How does the paper market look compared to it? So the answer is there’s very little liquidity and the liquidity that is there is usually quite unattractive. Sometimes simply from a point of view of pricing or counterparty. Maybe, one point I wanted to add on the question of where did the demand come from last year. And of course, Russia, Ukraine really was captivating the headlines. And of course, it also drove a lot of psychology in terms of that angst around where do we get our product supplies from and what does this really all mean. If you go back and dissect the ton-mile data for last year, you will see that there was a lot of things happening in the market that had really nothing to do with Russia, Ukraine. There was a lot of ton-mile demand coming from South America.
Refining system is still fairly inefficient there, a lot of economies reemerging from COVID and requiring a lot of mobility, industrial demand from South Africa. But just to make the point again, also new streams of demand ton-mile demand coming into play around non-petroleum-based commodities used for biofuel or biofuel blending. I think an example that is probably now attracting a bit more visibility in the market is used cooking oil. Really think of it as used cooking oil that gets shipped in more lots from Asia to Northern European refineries to produce and blend biofuel with. So there’s a lot of interesting stuff that’s happening that goes beyond just Russia, Ukraine, even though, of course, that did have an impact. But I feel like it’s easy to overlook those and I wanted to briefly highlight those elements.
Unidentified Analyst: Just to actually briefly follow-up on that. If looking at the other side of that, if the conflict ended tomorrow, how does that change your medium-term outlook or short to medium-term outlook? Did it does the conflict essentially tighten the market faster than it would have naturally? You still have the supply/demand imbalance going forward even?
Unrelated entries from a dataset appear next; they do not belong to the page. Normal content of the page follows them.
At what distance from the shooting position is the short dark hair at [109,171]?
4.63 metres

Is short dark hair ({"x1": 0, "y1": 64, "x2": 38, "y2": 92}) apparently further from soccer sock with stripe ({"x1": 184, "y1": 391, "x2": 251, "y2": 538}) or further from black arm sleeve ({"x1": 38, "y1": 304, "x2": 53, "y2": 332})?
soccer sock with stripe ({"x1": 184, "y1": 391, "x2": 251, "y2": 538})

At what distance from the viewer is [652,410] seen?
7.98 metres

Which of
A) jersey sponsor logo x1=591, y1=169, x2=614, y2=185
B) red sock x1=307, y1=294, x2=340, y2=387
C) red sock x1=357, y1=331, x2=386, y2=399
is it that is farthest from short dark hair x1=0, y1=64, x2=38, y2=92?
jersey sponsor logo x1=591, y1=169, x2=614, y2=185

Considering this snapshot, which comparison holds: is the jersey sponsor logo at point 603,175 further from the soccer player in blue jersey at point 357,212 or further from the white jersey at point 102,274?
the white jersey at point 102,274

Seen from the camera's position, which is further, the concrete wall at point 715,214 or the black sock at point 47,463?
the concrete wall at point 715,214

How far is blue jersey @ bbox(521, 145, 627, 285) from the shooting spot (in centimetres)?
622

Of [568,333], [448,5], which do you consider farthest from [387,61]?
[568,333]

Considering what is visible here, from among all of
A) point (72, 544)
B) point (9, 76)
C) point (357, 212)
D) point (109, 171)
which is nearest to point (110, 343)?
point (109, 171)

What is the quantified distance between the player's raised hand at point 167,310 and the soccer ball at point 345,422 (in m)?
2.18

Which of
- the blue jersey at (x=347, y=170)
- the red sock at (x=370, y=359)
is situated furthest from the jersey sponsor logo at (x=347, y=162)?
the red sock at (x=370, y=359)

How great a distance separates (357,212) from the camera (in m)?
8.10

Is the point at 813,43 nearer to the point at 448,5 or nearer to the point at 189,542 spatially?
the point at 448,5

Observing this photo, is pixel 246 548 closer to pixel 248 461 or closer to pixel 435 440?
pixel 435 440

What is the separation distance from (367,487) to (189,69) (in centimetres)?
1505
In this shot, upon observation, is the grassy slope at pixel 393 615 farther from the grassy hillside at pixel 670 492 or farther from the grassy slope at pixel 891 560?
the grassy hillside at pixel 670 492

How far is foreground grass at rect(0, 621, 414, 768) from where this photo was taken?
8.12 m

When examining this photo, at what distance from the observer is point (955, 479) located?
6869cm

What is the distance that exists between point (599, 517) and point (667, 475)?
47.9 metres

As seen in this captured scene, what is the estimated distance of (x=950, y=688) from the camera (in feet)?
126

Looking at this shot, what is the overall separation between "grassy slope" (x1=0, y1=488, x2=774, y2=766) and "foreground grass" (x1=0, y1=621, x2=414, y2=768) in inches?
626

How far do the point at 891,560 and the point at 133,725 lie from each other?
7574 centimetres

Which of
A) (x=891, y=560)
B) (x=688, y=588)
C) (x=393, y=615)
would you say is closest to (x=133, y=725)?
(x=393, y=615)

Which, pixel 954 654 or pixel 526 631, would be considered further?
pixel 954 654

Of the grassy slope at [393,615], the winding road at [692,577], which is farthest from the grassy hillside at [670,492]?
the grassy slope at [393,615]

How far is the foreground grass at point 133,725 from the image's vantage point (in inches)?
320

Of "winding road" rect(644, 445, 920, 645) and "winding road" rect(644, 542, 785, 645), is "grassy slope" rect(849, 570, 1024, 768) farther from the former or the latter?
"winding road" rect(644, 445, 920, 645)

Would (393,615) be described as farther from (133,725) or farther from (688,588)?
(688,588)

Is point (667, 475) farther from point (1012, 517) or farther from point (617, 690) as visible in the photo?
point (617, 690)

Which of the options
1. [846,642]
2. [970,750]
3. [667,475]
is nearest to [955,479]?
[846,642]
Gernot Ruppelt: Yes. I think, certainly, it has done something has created a lot of extra volatility and that’s helped shift the momentum increasingly in the owner’s favor. But even if you look at trade patterns today, there’s a lot of demand in places that really have nothing to do with what goes on in Europe. But I think it’s also important to point out that even if they were to end tomorrow, I think these changes in supply routes are probably here to stay. And I would be very surprised if politically or for all the other reasons, Northern Europe would shift back quickly towards using Russian diesel or Russian crude oil. And equally, once some of these street lanes get established also they kind of stick. So as some of these people in Middle Eastern and Asian countries are used to actually importing Russian diesel, the distance really is negligent. It’s about the price incentive, pretty strong.
Unidentified Analyst: Thank you. I wanted to dig into the energy transition investments you guys have been making. You mentioned in the slides, cover investments, the 60% IRR. Can you sort of talk about what has changed relative to when IMO 2020 was implemented, like why now? Why are you investing in scrubbers now? And then kind of second part of that is you mentioned 12 ETP investments. Any degrees of success? But are those sort of all the low-hanging fruit outside of full fuel, O&G, methanol, et cetera, ammonia, sort of do you believe that the low-hanging fruit has been picked on?